L’Irlande n’est pas à la hauteur de l’image «  verte  »

DUBLIN – L’Irlande rejette des eaux usées brutes et des polluants agricoles dans ses eaux et ne respecte pas ses engagements publics de lutte contre le changement climatique, a déclaré mercredi l’Agence irlandaise de protection de l’environnement.

Dans une étude de 460 pages, l’EPA documente l’échec flagrant de l’Irlande à respecter ses engagements environnementaux existants. La Commission européenne enquête actuellement sur l’Irlande pour 36 violations des directives de l’UE sur la protection des habitats, de la qualité de l’eau et de l’air.

Dans les coulisses, le gouvernement du Premier ministre Micheál Martin peaufine ce qu’il espère être un projet de loi sur l’action climatique et le développement à faible émission de carbone avec du mordant. La coalition de cinq mois de Martin dépend du soutien du Parti vert pour survivre.

Mais la directrice générale de l’EPA, Laura Burke, a déclaré que le rapport montre que l’Irlande est meilleure pour promulguer les directives environnementales de l’UE que pour les appliquer.

«Nous nous vendons comme un pays propre et vert. Malheureusement, les preuves et les données ne correspondent pas à cette image », a déclaré Burke.

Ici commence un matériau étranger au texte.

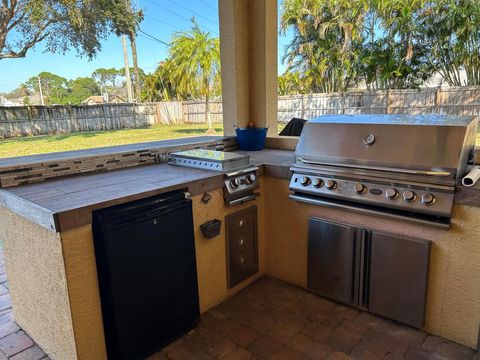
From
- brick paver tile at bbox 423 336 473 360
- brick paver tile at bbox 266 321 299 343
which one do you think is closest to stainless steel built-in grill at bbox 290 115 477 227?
brick paver tile at bbox 423 336 473 360

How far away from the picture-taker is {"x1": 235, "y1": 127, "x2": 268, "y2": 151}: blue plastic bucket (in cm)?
278

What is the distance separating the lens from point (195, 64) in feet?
11.8

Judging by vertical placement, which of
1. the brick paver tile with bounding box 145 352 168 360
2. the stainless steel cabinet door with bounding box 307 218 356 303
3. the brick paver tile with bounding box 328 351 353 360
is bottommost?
the brick paver tile with bounding box 328 351 353 360

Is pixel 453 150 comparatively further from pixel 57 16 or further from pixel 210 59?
pixel 210 59

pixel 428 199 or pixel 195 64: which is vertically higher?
pixel 195 64

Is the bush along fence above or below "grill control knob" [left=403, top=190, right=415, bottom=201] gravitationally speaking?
above

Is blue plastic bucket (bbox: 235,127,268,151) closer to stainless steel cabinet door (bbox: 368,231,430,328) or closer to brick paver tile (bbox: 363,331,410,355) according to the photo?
stainless steel cabinet door (bbox: 368,231,430,328)

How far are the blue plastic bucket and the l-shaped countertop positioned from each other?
61cm

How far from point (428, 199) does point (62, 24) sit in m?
2.37

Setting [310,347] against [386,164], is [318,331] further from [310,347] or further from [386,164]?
[386,164]

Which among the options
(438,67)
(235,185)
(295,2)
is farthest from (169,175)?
(295,2)

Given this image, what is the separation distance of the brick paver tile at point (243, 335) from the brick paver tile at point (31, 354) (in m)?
0.98

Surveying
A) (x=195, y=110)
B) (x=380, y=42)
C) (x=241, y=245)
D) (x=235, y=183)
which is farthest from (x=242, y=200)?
(x=380, y=42)

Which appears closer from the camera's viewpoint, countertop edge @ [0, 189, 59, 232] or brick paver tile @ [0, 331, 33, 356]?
countertop edge @ [0, 189, 59, 232]
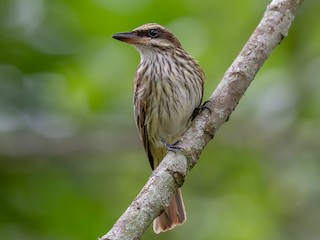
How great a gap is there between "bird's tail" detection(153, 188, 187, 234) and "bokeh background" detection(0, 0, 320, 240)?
460mm

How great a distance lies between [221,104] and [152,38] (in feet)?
4.50

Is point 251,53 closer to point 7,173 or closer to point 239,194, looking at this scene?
point 7,173

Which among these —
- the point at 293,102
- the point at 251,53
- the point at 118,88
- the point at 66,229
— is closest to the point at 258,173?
the point at 293,102

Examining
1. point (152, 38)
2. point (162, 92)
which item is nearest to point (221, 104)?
point (162, 92)

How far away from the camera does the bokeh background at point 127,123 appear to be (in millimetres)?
5602

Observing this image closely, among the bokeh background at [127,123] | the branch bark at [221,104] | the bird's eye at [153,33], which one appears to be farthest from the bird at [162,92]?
the branch bark at [221,104]

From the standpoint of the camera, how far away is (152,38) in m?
5.32

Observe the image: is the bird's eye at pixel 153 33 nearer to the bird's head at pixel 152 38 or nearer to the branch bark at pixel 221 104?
the bird's head at pixel 152 38

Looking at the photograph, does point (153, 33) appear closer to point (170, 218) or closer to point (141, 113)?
point (141, 113)

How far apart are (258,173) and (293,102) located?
0.64 meters

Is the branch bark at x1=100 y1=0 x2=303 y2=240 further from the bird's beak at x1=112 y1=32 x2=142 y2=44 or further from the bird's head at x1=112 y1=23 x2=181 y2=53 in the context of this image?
the bird's head at x1=112 y1=23 x2=181 y2=53

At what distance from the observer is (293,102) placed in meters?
5.84

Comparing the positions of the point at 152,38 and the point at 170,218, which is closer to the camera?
the point at 170,218

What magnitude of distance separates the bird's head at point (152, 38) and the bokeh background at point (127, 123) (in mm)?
360
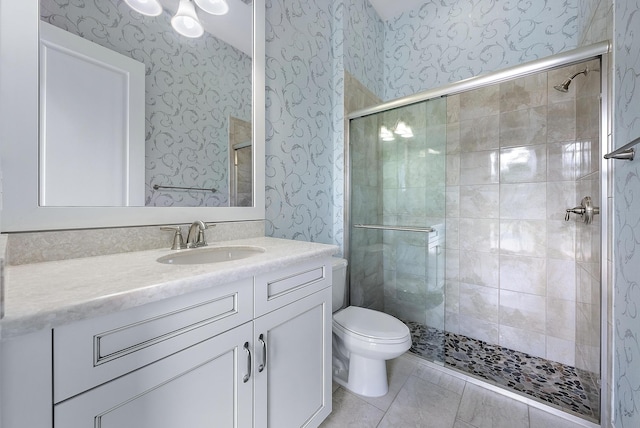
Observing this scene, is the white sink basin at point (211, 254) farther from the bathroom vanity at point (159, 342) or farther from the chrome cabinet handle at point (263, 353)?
the chrome cabinet handle at point (263, 353)

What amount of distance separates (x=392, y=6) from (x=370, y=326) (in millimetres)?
2611

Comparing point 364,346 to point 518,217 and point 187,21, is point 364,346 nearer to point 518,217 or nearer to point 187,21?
point 518,217

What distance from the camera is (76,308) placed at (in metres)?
0.48

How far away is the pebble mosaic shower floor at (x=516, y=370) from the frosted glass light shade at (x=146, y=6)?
2.31 meters

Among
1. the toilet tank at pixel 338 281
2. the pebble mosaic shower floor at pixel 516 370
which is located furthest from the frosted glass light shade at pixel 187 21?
the pebble mosaic shower floor at pixel 516 370

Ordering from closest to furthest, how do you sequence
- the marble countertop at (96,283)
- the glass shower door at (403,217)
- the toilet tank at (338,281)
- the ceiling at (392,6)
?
the marble countertop at (96,283), the toilet tank at (338,281), the glass shower door at (403,217), the ceiling at (392,6)

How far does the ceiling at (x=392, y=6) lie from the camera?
225 centimetres

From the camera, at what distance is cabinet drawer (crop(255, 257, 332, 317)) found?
855 millimetres

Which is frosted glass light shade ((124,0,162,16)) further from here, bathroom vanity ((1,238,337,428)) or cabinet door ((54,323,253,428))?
cabinet door ((54,323,253,428))

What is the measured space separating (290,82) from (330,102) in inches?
17.0

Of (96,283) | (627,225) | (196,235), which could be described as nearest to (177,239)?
(196,235)

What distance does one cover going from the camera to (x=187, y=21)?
1.18m

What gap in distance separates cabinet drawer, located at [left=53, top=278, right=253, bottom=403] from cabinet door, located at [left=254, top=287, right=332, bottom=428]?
17 cm

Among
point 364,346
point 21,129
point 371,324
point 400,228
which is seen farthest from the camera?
point 400,228
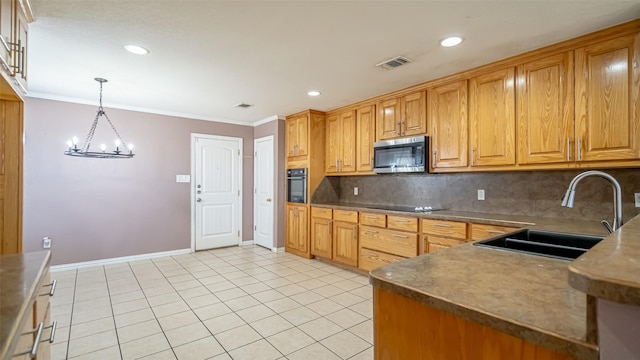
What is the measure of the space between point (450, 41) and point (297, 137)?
2918mm

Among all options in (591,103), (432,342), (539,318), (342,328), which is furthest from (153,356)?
(591,103)

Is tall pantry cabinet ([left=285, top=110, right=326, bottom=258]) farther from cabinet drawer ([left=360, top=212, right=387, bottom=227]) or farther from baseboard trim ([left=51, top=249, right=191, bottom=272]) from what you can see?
baseboard trim ([left=51, top=249, right=191, bottom=272])

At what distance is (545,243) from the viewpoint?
1878mm

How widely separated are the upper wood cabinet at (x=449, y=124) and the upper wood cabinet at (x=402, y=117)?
0.37 ft

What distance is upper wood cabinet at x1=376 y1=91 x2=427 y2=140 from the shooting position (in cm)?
345

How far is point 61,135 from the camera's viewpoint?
13.2 ft

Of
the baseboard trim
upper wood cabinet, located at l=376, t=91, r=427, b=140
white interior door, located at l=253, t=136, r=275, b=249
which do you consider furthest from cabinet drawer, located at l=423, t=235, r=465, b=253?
the baseboard trim

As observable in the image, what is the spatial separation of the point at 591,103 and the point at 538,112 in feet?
1.13

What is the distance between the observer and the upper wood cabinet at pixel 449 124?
3.08m

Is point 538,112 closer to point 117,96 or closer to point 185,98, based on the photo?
point 185,98

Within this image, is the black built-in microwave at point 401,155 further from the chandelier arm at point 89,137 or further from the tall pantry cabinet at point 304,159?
the chandelier arm at point 89,137

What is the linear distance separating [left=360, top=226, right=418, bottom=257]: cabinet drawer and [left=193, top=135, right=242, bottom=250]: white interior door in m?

«En Irlande, nous souscrivons à des directives – directives sur l’eau, directives sur le climat, directives sur la nature – mais en ce qui concerne la mise en œuvre, l’aspiration ne correspond pas nécessairement à la réalité. Nous devons accélérer, évoluer et livrer », a-t-elle déclaré.

Le projet de loi du gouvernement vise à jeter les bases de plans plus larges qui rendront l’Irlande neutre en carbone d’ici 2050. L’un des principaux objectifs sera de réduire les émissions de gaz à effet de serre – y compris celles des fermes laitières et bovines, pierre angulaire de l’économie rurale irlandaise – de 7% par an.

Mais Burke a noté que l’Irlande n’a réussi qu’une réduction de 4,5 pour cent l’année dernière, et même cela pourrait être statistiquement trompeur. Elle a déclaré que 2018 avait été une année particulièrement élevée pour les émissions irlandaises, tandis que 2019 avait marqué l’arrêt effectif de la seule centrale électrique au charbon du pays.

Elle a déclaré que la «réussite» clé de l’Irlande est son adoption relativement rapide des énergies renouvelables. Aujourd’hui, les éoliennes génèrent généralement environ un tiers de l’électricité irlandaise, les centrales au gaz naturel le reste. Pourtant, même ici, les groupes environnementaux cherchent à ralentir ou à arrêter de nombreux projets d’éoliennes terrestres, en partie en faisant valoir que la construction perturbe les tourbières piégeuses de carbone.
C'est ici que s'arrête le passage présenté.